A Theory on Adam Instability in Large-Scale Machine Learning

Igor Molybog,Peter Albert,Moya Chen,Zachary DeVito,David Esiobu,Naman Goyal,Punit Singh Koura,Sharan Narang,Andrew Poulton,Ruan Silva,Binh Tang,Diana Liskovich,Puxin Xu,Yuchen Zhang,Melanie Kambadur,Stephen Roller,Susan Zhang
2023-04-25
Abstract:We present a theory for the previously unexplained divergent behavior noticed in the training of large language models. We argue that the phenomenon is an artifact of the dominant optimization algorithm used for training, called Adam. We observe that Adam can enter a state in which the parameter update vector has a relatively large norm and is essentially uncorrelated with the direction of descent on the training loss landscape, leading to divergence.
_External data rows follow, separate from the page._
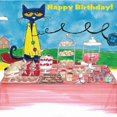thumbnail image 3 of Pete the Cat Taspestry Poster Banner Backdrop Background Wall Decor Party Supplies, 3 of 6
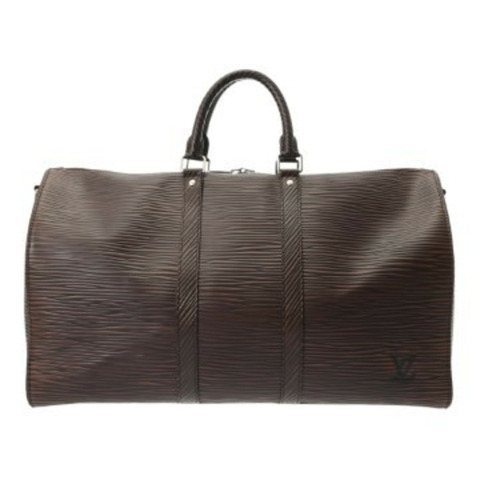 路易威登 Louis Vuitton Epi XL 2025 春夏男士精選 Keepall Bandoulière 50 棕色 M12691 皮革波士頓包 A 級二手 Ginzo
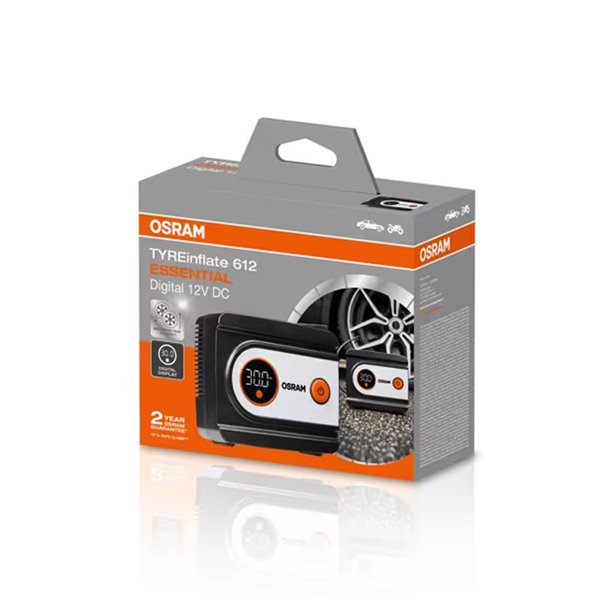 Inflador de neumáticos digital TYREinflate 612 ESSENTIAL 100psi 180W, 12V 3m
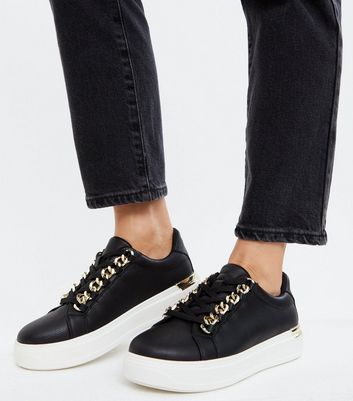 black chunky plimsolls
This artifact is more likely to be observed in the training of a deep model with a large batch size, which is the typical setting of large-scale language model training. To argue the theory, we present observations from the training runs of the language models of different scales: 7 billion, 30 billion, 65 billion, and 546 billion parameters.
Machine Learning,Artificial Intelligence,Optimization and Control
What problem does this paper attempt to address?
The paper primarily explores an issue encountered in large-scale machine learning training, specifically the instability observed during the training of large language models. This instability manifests as a sudden surge in the training loss function value (referred to as "loss spikes"). The authors believe this instability is related to the widely used optimization algorithm Adam. Specifically, the research team in the paper observed that when training large-scale language models with billions or even tens of billions of parameters, there is an abnormal surge in the training loss value. To mitigate this issue, previous researchers proposed restarting the training from a checkpoint before the loss began to spike and skipping the problematic data batches. However, this paper aims to delve into the root cause of this phenomenon. The main contributions of the paper include: 1. **Theoretical Explanation**: Proposes a theory to explain why the Adam optimizer can lead to training instability under certain conditions, especially when using larger batch sizes. 2. **Experimental Validation**: Validates the theoretical predictions through experiments with models of different scales (ranging from 7 billion parameters to 546 billion parameters) and demonstrates the specific manifestations of loss surges during training. 3. **Analysis of Adam Algorithm Characteristics**: Analyzes some characteristics of the Adam algorithm, particularly how it handles the time-domain independence assumption of gradient estimates, and points out the potential consequences when this assumption is violated. 4. **Mechanism of Instability**: Provides a detailed explanation of the changes in the model state during loss surges and why certain layers are particularly susceptible to this instability. In summary, the paper attempts to reveal the root cause of training instability induced by the Adam optimizer in large-scale language model training through theoretical and empirical research, offering new perspectives for understanding and addressing this issue.